### Task statement
What do the lines from the one containing "Thinking about the" through the end of the entries say? Quote them exactly, and only them.

### Listed entries
______

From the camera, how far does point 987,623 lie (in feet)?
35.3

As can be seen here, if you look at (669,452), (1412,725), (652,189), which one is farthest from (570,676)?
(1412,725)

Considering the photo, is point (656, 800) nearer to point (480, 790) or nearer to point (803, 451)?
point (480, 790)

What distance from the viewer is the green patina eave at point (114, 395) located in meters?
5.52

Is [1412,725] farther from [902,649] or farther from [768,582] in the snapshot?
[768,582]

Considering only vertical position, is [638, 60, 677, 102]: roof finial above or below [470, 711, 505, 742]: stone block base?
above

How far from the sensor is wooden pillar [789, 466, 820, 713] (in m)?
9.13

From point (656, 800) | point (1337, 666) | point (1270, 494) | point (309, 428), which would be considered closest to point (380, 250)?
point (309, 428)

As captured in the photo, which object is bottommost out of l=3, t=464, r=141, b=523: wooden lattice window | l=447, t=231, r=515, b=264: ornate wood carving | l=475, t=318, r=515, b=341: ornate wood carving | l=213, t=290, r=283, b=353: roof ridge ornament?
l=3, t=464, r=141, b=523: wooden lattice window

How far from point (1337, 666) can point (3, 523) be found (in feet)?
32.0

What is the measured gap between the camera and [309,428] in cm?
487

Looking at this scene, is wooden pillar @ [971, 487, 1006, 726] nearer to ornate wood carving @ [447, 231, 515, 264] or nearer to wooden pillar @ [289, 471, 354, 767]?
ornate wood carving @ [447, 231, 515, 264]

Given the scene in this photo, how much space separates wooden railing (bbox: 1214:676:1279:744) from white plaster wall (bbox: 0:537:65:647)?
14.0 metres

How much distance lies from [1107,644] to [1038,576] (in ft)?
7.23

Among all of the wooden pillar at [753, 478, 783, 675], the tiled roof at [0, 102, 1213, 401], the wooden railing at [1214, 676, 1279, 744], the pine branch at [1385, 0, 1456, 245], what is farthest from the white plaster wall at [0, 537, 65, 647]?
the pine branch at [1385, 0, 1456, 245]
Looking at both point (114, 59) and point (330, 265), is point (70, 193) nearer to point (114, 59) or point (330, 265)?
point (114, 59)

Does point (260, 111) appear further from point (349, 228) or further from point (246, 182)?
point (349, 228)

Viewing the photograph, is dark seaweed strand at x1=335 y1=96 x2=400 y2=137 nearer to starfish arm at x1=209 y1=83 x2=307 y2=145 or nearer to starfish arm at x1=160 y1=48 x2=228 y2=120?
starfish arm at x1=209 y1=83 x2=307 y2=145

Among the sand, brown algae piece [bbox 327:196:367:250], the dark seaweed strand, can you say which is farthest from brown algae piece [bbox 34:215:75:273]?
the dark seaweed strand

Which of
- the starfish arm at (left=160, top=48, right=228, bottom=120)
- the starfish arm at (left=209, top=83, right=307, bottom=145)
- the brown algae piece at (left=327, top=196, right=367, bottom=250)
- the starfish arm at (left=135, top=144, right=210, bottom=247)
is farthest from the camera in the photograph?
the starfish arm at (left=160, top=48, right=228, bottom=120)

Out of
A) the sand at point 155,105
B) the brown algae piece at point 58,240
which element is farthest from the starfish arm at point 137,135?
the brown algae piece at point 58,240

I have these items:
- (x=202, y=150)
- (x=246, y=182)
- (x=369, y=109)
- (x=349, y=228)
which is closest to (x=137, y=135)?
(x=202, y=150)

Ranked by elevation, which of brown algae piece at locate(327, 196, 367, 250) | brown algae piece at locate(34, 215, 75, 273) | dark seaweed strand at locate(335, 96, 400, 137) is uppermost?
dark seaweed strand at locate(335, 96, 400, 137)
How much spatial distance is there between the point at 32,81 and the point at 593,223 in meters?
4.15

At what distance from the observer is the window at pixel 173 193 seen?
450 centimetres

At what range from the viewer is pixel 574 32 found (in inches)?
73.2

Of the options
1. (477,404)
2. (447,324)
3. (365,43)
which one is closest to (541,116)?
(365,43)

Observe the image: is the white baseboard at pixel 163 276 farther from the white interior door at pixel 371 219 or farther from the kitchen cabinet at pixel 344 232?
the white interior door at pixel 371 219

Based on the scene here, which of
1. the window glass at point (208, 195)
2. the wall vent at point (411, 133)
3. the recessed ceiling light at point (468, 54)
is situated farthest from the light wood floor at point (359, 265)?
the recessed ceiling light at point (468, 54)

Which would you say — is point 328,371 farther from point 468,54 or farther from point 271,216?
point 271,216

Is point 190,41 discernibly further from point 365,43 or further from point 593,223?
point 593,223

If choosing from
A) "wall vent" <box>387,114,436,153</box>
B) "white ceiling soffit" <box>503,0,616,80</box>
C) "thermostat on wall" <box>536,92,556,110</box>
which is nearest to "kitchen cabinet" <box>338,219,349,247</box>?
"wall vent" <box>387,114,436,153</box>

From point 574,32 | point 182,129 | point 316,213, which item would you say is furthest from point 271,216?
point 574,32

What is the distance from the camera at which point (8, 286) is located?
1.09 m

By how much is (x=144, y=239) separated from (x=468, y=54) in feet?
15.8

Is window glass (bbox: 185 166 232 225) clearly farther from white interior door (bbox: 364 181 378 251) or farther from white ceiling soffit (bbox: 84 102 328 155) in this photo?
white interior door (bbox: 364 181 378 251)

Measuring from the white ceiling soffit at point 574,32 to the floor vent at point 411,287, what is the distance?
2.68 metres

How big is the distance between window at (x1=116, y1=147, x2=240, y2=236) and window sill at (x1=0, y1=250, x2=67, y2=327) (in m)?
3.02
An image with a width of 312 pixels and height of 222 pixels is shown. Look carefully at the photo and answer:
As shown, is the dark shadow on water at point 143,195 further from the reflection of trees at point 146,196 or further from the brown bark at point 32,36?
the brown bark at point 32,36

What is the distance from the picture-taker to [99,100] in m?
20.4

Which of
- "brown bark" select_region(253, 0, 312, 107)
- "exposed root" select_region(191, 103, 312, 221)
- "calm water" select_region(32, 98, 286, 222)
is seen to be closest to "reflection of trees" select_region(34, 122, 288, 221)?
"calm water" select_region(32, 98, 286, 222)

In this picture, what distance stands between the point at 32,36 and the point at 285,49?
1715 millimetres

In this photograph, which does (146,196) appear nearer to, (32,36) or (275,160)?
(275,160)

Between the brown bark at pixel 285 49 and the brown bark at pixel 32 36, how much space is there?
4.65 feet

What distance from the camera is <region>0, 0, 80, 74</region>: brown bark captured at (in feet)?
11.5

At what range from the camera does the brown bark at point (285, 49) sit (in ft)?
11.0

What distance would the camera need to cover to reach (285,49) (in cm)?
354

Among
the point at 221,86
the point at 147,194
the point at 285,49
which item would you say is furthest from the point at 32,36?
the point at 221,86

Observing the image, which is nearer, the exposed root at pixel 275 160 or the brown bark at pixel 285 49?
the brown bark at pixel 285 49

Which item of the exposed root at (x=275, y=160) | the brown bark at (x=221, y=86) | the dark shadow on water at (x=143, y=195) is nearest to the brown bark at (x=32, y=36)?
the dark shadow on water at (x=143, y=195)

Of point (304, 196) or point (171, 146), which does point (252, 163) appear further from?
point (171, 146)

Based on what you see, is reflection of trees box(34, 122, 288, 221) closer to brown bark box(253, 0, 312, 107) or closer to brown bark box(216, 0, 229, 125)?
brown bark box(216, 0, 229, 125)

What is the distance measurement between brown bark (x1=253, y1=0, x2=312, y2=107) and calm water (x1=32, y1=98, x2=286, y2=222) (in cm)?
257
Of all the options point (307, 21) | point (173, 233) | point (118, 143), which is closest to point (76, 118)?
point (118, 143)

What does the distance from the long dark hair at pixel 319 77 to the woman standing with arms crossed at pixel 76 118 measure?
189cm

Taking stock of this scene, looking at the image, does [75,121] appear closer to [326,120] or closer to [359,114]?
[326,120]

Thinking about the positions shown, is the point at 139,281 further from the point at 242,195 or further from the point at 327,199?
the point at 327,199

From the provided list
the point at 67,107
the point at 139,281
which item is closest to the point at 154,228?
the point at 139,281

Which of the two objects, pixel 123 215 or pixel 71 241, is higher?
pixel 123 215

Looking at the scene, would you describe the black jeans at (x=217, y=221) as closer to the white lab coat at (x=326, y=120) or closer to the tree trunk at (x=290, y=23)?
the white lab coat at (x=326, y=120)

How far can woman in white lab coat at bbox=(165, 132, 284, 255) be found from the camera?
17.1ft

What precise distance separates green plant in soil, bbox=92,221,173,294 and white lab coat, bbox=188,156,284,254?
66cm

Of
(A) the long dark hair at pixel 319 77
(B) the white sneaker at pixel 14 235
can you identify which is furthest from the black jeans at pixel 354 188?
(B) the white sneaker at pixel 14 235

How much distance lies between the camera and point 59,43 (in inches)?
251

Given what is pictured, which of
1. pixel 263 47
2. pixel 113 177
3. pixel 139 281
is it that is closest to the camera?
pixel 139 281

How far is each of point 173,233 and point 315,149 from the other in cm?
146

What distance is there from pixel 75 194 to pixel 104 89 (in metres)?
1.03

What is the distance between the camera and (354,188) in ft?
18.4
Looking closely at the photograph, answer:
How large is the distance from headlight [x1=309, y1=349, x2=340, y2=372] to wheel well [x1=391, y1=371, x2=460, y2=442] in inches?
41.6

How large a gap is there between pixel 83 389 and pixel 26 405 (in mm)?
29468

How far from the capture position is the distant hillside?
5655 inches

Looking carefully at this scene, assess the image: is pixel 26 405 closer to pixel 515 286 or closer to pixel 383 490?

______

### Response to this task
Thinking about the positions shown, is the point at 139,281 further from the point at 242,195 or further from the point at 327,199?
the point at 327,199

From the provided list
the point at 67,107
the point at 139,281
which item is closest to the point at 154,228?
the point at 139,281

Which of the two objects, pixel 123 215 or pixel 71 241, is higher?
pixel 123 215

Looking at the scene, would you describe the black jeans at (x=217, y=221) as closer to the white lab coat at (x=326, y=120) or closer to the tree trunk at (x=290, y=23)?
the white lab coat at (x=326, y=120)

How far can woman in white lab coat at bbox=(165, 132, 284, 255) be found from the camera?
17.1ft

What precise distance separates green plant in soil, bbox=92,221,173,294 and white lab coat, bbox=188,156,284,254?
66cm

Of
(A) the long dark hair at pixel 319 77
(B) the white sneaker at pixel 14 235
can you identify which is furthest from the black jeans at pixel 354 188?
(B) the white sneaker at pixel 14 235

How much distance lies between the camera and point 59,43 (in inches)?
251

Given what is pictured, which of
1. pixel 263 47
2. pixel 113 177
3. pixel 139 281
is it that is closest to the camera?
pixel 139 281

How far is each of point 173,233 and point 315,149 from the other in cm?
146

What distance is there from pixel 75 194 to pixel 104 89 (in metres)?
1.03

What is the distance between the camera and (354,188) in ft?
18.4
Looking closely at the photograph, answer:
How large is the distance from headlight [x1=309, y1=349, x2=340, y2=372] to wheel well [x1=391, y1=371, x2=460, y2=442] in inches?
41.6

How large a gap is there between pixel 83 389 and pixel 26 405 (in mm)?
29468

How far from the capture position is the distant hillside?
5655 inches

Looking carefully at this scene, assess the image: is pixel 26 405 closer to pixel 515 286 or closer to pixel 383 490?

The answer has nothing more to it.